Thursday 10 September 2015

The Fall of Abu ad-Duhor Airbase - The Civil War’s Longest Siege Comes To An End

By Stijn Mitzer and Joost Oliemans

After having been beleaguered for close to three years, Abu ad-Duhor airbase has finally been captured by rebels, mainly of the al-Nusra Front, on the 9th of September 2015. Battling the longest siege of the Syrian Civil War, the fall of the airbase ultimately proved to be inevitable. Abu ad-Duhor is now the eight airbase to have been lost to the numerous factions opposing the government, and leaves the Syrian Arab Air Force (SyAAF) with fifteen operational airbase to conduct sorties from.

→ Dataset extract:
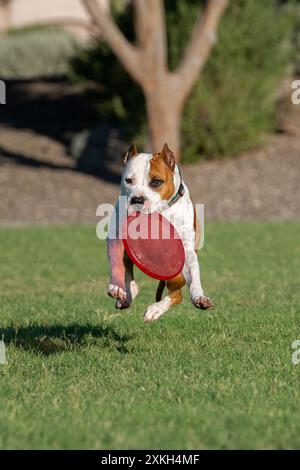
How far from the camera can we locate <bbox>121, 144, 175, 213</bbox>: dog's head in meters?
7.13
...
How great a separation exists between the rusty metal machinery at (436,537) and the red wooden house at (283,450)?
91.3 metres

→ Task set:
1. Please answer these from the Abu ad-Duhor airbase article:
(a) Who wrote it?
(b) Which rebel group mainly carried out the capture?
(c) How many operational airbases does the Syrian Arab Air Force have left?
2. Extend the Abu ad-Duhor airbase article from its final sentence with another paragraph or two.

→ Exercise responses:
1.
(a) Stijn Mitzer and Joost Oliemans
(b) The al-Nusra Front
(c) Fifteen

2.
Although often rumoured to still be housing operational aircraft and helicopters flying sorties over Syria's Idlib Governorate, the last operational airframes left Abu ad-Duhor months prior to its fall. Fully aware that the fall of the airbase was imminent, the decision was made to evacuate the remaining few operational MiG-23MFs, MiG-21MFs and MiG-23bis's to Hama airbase. Although an impressive sight, most of the more eighteen derelict airframes seen on Google Earth as well as in images and videos were abandoned ten to fifteen years ago. The fall of Abu ad-Duhor will thus have little to no effect on the SyAAF's ability to exercise control over the Syrian skies.

As Abu ad-Duhor was completely cut off from the rest of government-held territory, the task of resupplying the airbase was in the hands of the SyAAF, which mainly used An-26s and Mi-8/17s to bring in anything from food to weapons, an ever more hazardous taskover time as rebels continued to move closer to the perimeter of the airbase. Several helicopters were shot down, destroyed or damaged throughout the years, along with the loss of two MiG-21s and one An-26.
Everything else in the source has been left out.